Friday, November 2, 2012

Anger - Tick Tock

I'm aware of the wisdom that warns me to manage my anger within a short period of time.  I've confused this with trying to "resolve" my anger by trying to get the person I'm angry with to see my side, validate my feelings and empathize with me.  Then to talk it out so we can resolve this.  What a misunderstanding!

If I am the one who is angry, I am the one who has to take certain action because of it.  I don't take it to the person I'm angry at, and expect them to resolve my anger for me by following a certain script.  I work to resolve it quickly first, apart from them.  I work at forgiving them, by venting my anger and managing my physiological response with my safe support people who can hear me out and allow me to be angry, while supporting me to get rid of it before the devil gets a foothold.

Stuffed anger is toxic.

"In your anger do not sin.  Do not let the sun go down while you are still angry, and do not give the devil a foothold." -Ephesians 4:26-27

It is MY responsibility to reach a place where I'm not still angry.  I can get rid of anger by instead allowing myself to experience grief or sadness in its place, for sadness or grief isn't what I'm warned to not be found in at sundown.  It's anger..  Why?  What's the rush?  So the devil doesn't get any space into the equation.  Anger by itself isn't giving the devil a foothold.  Holding onto it is.  I can allow anger to trigger me in getting the help I need to get rid of it, and get rid of it fast.  Not to hide it, conceal it, stuff it or deny it.  To get RID of it.

Anger is like a malignant tumor.  If I deny anger's existence and allow it to fester in me, it allows it to grow while being masked.  I need to be aware and acknowledge its presence before I can remove it.

I'm learning that anger is much safer when it's confined and/or redefined as grief or sadness.  Much safer.  I can mourn, and I can then be comforted.

"Blessed are those who mourn, for they will be comforted."  Matthew 5:4

The earth is constantly rotating.  The sun will eventually go down, no matter what I choose to do or not with my anger.  Time alone doesn't get rid of anger, it nurtures and often masks it.  I must be actively moving towards getting rid of my anger, not waiting for the feeling to pass on its own.
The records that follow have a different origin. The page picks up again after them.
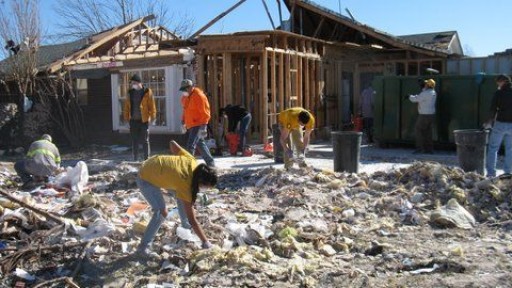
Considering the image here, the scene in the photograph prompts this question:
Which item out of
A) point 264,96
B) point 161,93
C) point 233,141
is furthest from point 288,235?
point 161,93

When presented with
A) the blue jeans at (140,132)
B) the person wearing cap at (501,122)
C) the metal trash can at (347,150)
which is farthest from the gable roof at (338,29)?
the blue jeans at (140,132)

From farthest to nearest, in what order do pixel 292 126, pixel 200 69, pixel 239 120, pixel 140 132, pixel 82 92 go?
pixel 82 92 → pixel 200 69 → pixel 239 120 → pixel 140 132 → pixel 292 126

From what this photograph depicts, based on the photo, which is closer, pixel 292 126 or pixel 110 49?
pixel 292 126

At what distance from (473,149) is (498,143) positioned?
412mm

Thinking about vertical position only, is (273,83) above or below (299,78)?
below

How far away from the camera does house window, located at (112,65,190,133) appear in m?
15.9

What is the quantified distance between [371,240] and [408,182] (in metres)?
2.80

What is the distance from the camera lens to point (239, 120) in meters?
14.1

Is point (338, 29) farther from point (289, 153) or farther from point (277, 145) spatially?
point (289, 153)

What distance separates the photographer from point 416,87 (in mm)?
14305

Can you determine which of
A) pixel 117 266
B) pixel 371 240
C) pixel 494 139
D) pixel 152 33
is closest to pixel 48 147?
pixel 117 266

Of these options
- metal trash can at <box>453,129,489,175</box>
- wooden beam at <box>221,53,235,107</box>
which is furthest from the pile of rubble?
wooden beam at <box>221,53,235,107</box>

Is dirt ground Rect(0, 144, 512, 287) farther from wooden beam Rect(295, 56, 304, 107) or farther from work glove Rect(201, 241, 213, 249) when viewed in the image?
wooden beam Rect(295, 56, 304, 107)

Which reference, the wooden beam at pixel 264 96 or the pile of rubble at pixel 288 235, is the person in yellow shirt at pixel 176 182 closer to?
the pile of rubble at pixel 288 235
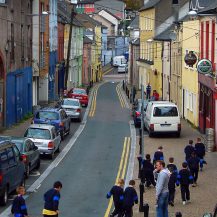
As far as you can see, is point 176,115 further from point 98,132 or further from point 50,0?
point 50,0

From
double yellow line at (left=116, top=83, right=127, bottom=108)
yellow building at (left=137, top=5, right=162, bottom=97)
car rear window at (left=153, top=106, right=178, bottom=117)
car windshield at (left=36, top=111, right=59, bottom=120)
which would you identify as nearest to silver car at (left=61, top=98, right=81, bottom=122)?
car windshield at (left=36, top=111, right=59, bottom=120)

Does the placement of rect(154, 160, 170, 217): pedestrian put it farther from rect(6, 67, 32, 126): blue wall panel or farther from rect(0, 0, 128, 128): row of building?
rect(6, 67, 32, 126): blue wall panel

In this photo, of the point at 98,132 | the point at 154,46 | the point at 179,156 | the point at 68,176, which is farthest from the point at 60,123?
the point at 154,46

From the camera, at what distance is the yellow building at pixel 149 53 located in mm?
68812

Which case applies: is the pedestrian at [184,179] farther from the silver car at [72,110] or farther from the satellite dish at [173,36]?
the satellite dish at [173,36]

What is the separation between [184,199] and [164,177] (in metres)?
3.91

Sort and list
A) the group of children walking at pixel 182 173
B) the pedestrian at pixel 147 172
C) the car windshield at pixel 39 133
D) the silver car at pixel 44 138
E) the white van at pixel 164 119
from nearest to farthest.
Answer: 1. the group of children walking at pixel 182 173
2. the pedestrian at pixel 147 172
3. the silver car at pixel 44 138
4. the car windshield at pixel 39 133
5. the white van at pixel 164 119

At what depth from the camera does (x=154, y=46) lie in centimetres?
7056

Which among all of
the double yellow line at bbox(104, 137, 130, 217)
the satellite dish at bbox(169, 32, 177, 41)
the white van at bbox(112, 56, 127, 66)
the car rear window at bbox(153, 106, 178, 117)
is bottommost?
the double yellow line at bbox(104, 137, 130, 217)

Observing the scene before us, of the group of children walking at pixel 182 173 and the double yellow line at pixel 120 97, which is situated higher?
the group of children walking at pixel 182 173

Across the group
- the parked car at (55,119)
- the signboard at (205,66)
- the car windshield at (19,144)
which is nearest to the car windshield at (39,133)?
the car windshield at (19,144)

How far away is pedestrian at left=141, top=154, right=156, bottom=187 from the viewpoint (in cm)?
2433

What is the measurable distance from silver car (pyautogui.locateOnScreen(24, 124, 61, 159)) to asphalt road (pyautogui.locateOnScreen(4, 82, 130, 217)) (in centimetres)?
82

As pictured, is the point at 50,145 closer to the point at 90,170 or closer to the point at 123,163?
the point at 90,170
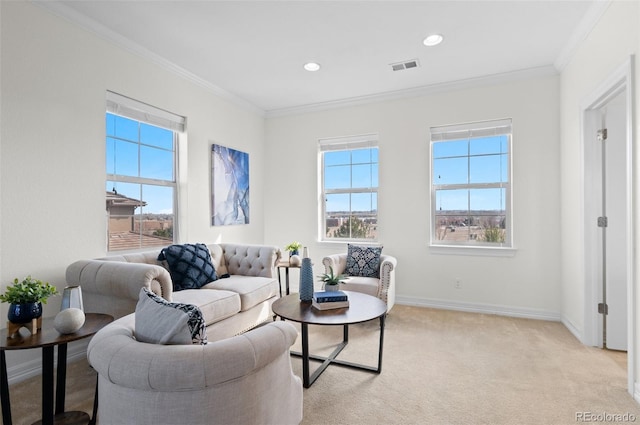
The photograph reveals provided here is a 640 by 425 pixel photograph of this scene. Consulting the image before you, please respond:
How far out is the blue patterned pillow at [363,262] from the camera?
396 cm

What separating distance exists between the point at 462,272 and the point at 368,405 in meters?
2.51

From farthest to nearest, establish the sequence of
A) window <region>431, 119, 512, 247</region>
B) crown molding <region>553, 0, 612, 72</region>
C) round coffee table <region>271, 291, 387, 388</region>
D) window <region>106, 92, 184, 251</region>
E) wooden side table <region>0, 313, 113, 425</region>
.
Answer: window <region>431, 119, 512, 247</region>, window <region>106, 92, 184, 251</region>, crown molding <region>553, 0, 612, 72</region>, round coffee table <region>271, 291, 387, 388</region>, wooden side table <region>0, 313, 113, 425</region>

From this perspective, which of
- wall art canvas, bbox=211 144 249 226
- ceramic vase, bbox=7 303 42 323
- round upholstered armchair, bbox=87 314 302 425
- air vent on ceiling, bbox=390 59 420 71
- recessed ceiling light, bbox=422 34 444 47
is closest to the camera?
round upholstered armchair, bbox=87 314 302 425

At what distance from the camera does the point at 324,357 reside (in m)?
2.70

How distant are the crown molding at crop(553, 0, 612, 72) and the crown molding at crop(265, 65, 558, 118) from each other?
23 cm

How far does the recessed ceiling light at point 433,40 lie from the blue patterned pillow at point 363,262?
2282 millimetres

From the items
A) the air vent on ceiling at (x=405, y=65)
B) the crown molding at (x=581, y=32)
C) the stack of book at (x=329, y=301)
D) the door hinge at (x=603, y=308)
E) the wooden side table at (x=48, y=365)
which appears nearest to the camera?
the wooden side table at (x=48, y=365)

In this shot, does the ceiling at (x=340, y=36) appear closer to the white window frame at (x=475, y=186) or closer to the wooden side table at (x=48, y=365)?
the white window frame at (x=475, y=186)

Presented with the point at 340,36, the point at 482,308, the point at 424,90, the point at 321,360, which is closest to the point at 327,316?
the point at 321,360

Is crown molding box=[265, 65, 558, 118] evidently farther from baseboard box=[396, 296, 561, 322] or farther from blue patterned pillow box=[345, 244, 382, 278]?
baseboard box=[396, 296, 561, 322]

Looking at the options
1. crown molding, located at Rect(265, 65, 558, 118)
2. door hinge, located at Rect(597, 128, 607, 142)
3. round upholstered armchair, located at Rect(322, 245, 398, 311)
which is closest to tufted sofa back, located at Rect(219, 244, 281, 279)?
round upholstered armchair, located at Rect(322, 245, 398, 311)

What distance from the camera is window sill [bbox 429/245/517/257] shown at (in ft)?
12.7

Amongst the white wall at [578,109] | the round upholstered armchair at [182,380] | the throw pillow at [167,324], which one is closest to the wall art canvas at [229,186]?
the throw pillow at [167,324]

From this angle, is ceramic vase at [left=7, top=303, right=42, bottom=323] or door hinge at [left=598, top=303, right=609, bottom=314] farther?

What happens when the sun goes down?  Natural light fades and darkness takes over.  Sure, we have the moonlight, but that isn't nearly as illuminating as the sunlight.  Much can still hide when the moon is out.  I'm much more prone to stumble by moonlight vs. sunlight.  I need the light of the sun to guide me clearly, and it's only available for a certain period of time each day.  I better take full advantage of that time while I'm being provided light from the sun.  Numbing out doesn't work.  For me, it means confining it to grief.  It's easier for me to safely mourn over grief, than to vent out of anger.  I create less damage while grieving pain versus venting in anger.  But that's just me.

How do I sin in my anger?  By cursing someone out?  By getting revenge?  -Perhaps, but it all starts in holding onto my anger and not quickly trying to get rid of it while not sinning.  I'm learning to get rid of it by accepting pain (not running from it) and grieving over it, instead of denying pain and feeling pissed or irritated so easily.  It hurts more in the front end, but in the long run it's much better for me and others.  Much.

I'm not sure if there's an exact deadline I have in getting rid of my anger.  That would change every day because the sun sets at a different time each night.  My understanding of the point being made here is to not delay in getting rid of my anger, because the sun will soon go down, within 24 hours at lest.  The longer I put it off, the more I'm at risk for sinning in my anger, giving the devil a foothold.

It's not necessarily a particular "action" that sets me up to sin in my anger...it's rather INACTION on the front end of being angry.  It's risky business to not do anything about it on the front end.

Anger can motivate me to work on getting rid of it at the first awareness I have of it.  And I want to be aware of it as it arises, for I do not want to give the devil a foothold.  Managing my anger is about taking ACTION as I'm aware of its presence, not inaction.  And by accepting grief in its place.

Anger + Inaction + Time = a perfect recipe for sin and giving the devil a foothold.